- [TASK 1] Duplicate the part of the judgment excerpt starting with "It does not" and going on through "in identical terms.".
- [TASK 2] Say whether each statement agrees with the judgment excerpt, answering yes or no and quoting the deciding words: (a) Dr Hurlow gave evidence in person at the court. (b) The judge found the section 41(1) test was made out. (c) The judge treated the appellant's current medication as working.

It does not appear from his questions that Mr Gledhill suggested to the
psychiatrist that his assessment from a medical point of view of the risk posed
was overstated.


8.  A second psychiatrist, Dr Hurlow, gave evidence by means of a report before
the court.  It was in identical terms.


9.  The terms of section 41(1) of the Mental Health Order 1983 are that the
restriction order may be made if "it appears to the court, having regard to the
nature of the offence, the antecedents of the offender and the risk of his
committing further offences if set at large, that it is necessary for the
protection of the public from serious harm so to do."  The main thrust of this
appeal is that the judge erred in concluding that it was.


10.  In his sentencing remarks the judge said that he was satisfied that that
test was made out.  The factors which led him to that conclusion were first the
previous non-compliance with medication and secondly the delusions that were not
just confined to the unfortunate victim of the index offence, but also in
relation to his own mother.  He summarised the answer that we have set out
above, that the carers did not yet feel that they had a full understanding of
the appellant and whether he harbours other delusions about other people and
other members of the family.  The judge was troubled by the fact that at that
time there was still no suitable regime of medication, that he had had a
chequered history with Risperidone and the stronger medication that he was
currently taking was not working.  Those were the risks he perceived.

- [DATASET EXTRACT]
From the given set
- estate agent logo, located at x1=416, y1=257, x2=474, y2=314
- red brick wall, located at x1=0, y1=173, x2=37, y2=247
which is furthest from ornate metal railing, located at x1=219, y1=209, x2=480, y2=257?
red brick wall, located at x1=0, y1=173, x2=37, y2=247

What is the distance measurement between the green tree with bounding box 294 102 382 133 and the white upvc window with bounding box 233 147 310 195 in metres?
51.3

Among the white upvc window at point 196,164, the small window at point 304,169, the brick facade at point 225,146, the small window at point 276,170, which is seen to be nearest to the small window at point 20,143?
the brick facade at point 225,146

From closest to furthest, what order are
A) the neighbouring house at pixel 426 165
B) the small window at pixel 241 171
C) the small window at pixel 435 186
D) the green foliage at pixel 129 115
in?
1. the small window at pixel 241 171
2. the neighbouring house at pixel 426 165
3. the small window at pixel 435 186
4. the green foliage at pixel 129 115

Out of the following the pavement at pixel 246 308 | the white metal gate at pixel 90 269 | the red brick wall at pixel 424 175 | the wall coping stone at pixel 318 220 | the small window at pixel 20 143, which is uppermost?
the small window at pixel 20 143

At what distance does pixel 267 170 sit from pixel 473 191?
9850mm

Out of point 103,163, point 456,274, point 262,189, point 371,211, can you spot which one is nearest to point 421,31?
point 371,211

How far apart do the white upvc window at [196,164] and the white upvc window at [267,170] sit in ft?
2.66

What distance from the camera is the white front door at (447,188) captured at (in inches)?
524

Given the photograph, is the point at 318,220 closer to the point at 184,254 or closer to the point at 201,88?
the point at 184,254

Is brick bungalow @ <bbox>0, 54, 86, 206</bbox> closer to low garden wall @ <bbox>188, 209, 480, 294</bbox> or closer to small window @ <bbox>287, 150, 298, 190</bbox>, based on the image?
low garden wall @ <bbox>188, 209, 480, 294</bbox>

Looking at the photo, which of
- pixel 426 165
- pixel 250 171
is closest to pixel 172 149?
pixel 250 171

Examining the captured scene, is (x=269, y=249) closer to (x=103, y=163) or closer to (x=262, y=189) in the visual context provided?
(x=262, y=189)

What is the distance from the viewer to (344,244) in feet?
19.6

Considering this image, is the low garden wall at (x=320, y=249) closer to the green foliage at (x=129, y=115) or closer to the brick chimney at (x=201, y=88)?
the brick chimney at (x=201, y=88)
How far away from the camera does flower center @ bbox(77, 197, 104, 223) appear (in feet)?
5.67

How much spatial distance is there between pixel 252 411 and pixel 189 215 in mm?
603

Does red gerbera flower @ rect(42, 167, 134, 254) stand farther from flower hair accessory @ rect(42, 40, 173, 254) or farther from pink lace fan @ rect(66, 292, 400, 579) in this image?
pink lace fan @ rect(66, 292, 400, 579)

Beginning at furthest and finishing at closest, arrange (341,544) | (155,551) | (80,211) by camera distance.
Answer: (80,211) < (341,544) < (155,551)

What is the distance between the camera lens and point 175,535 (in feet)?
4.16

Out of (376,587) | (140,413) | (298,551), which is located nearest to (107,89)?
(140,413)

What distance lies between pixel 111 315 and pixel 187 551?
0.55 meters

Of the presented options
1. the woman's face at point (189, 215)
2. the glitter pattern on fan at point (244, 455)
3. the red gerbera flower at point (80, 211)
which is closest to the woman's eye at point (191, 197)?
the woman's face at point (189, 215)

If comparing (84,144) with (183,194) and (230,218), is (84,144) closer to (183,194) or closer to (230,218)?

- [TASK OUTPUT 1]
It does not appear from his questions that Mr Gledhill suggested to the
psychiatrist that his assessment from a medical point of view of the risk posed
was overstated.


8.  A second psychiatrist, Dr Hurlow, gave evidence by means of a report before
the court.  It was in identical terms.

- [TASK OUTPUT 2]
(a) No: "gave evidence by means of a report before the court."
(b) Yes: "he was satisfied that that test was made out."
(c) No: "the stronger medication that he was currently taking was not working."